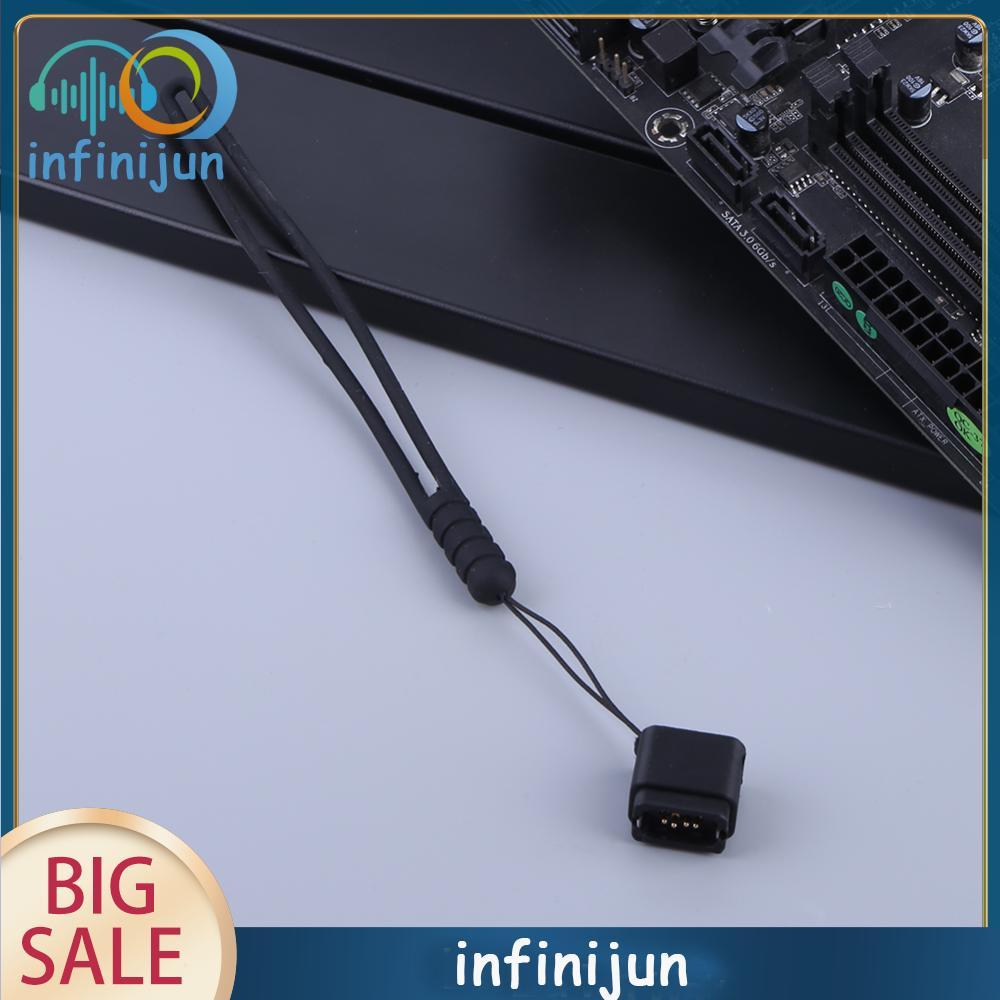 Bộ chuyển đổi xe đạp điện 12 tốc độ Di2 cho 105 UT DA 7170 8150 8170 9250 9270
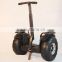 Leadway jack hot two wheels self balancing scooter(W5L-3)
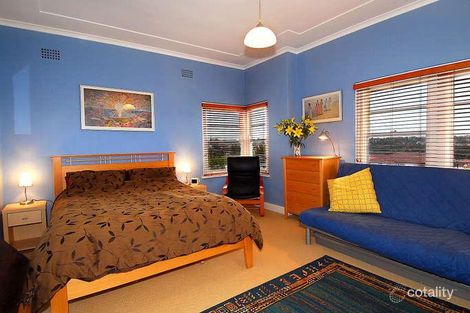 Property photo of 4/7 Bedford Crescent Dulwich Hill NSW 2203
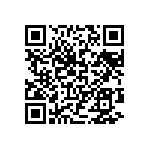 97-3108B24-28PY-417-940 QRCode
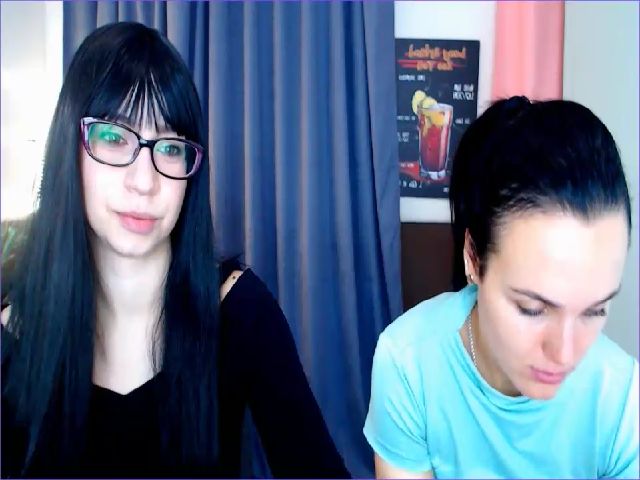 Live sex webcam photo for RizeKamishiro #270952526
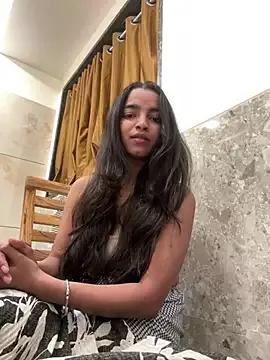 Cute-Sakhi on StripChat 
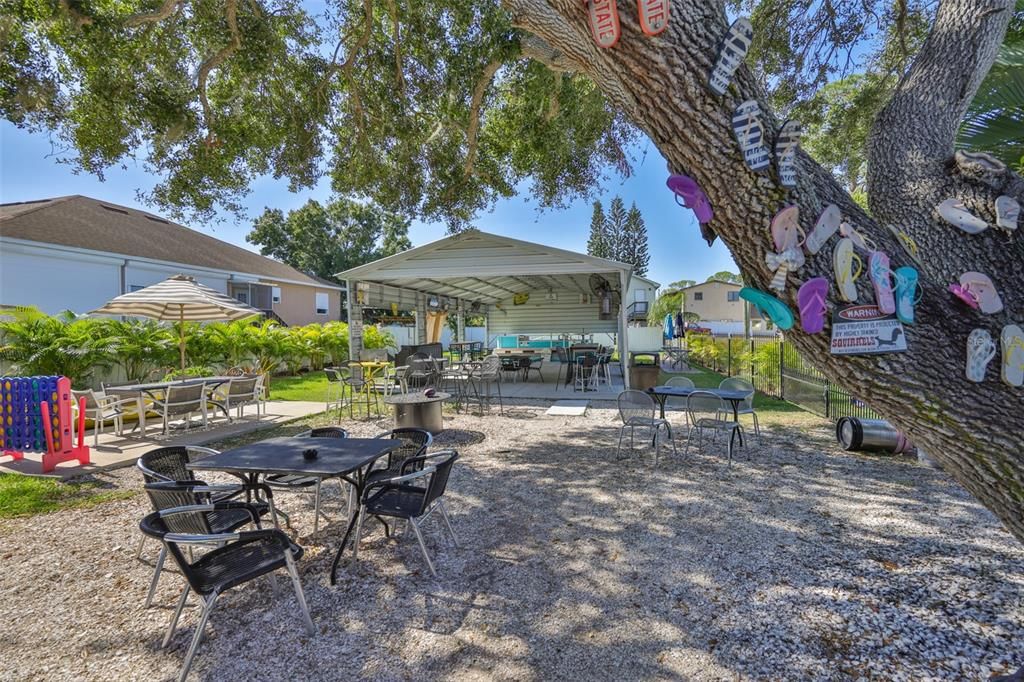 待售: $1,000,000 (0 贝兹, 0 浴室, 4594 平方英尺)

○ ○ ○ ○ ○ ○ ○

| What is being asked |
Quote all seven entries above, line for line, and leave out the pictures.

| Exercise answer |
 Bộ chuyển đổi xe đạp điện 12 tốc độ Di2 cho 105 UT DA 7170 8150 8170 9250 9270
 Leadway jack hot two wheels self balancing scooter(W5L-3)
 Property photo of 4/7 Bedford Crescent Dulwich Hill NSW 2203
 97-3108B24-28PY-417-940 QRCode
 Live sex webcam photo for RizeKamishiro #270952526
 Cute-Sakhi on StripChat 
 待售: $1,000,000 (0 贝兹, 0 浴室, 4594 平方英尺)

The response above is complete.